Dataset section
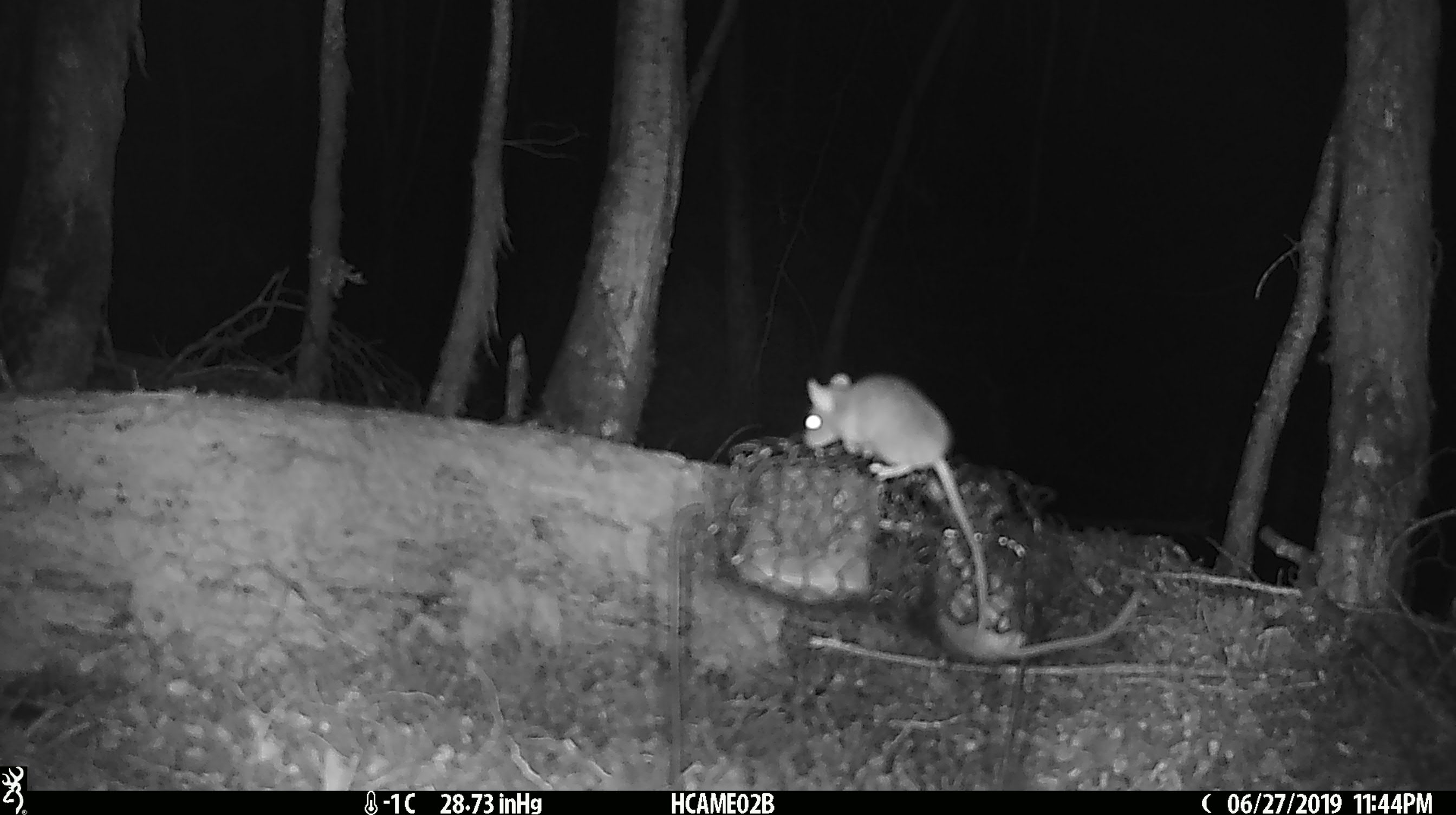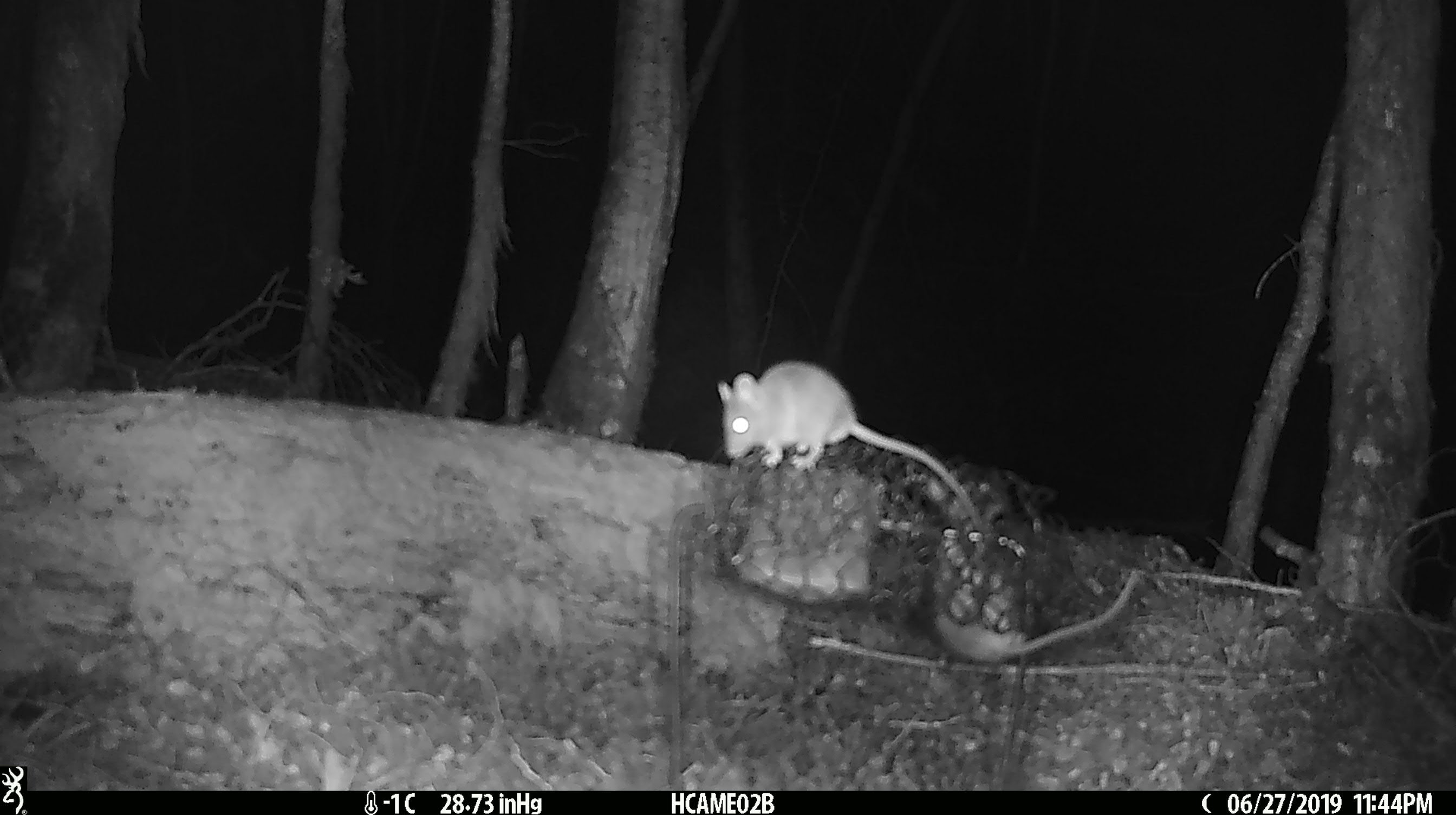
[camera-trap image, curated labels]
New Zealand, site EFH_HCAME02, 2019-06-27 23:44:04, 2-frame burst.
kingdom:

Work item
Word for word, repeat the data above with the pictures left out.

Answer section
[camera-trap image, curated labels]
New Zealand, site EFH_HCAME02, 2019-06-27 23:44:04, 2-frame burst.
kingdom:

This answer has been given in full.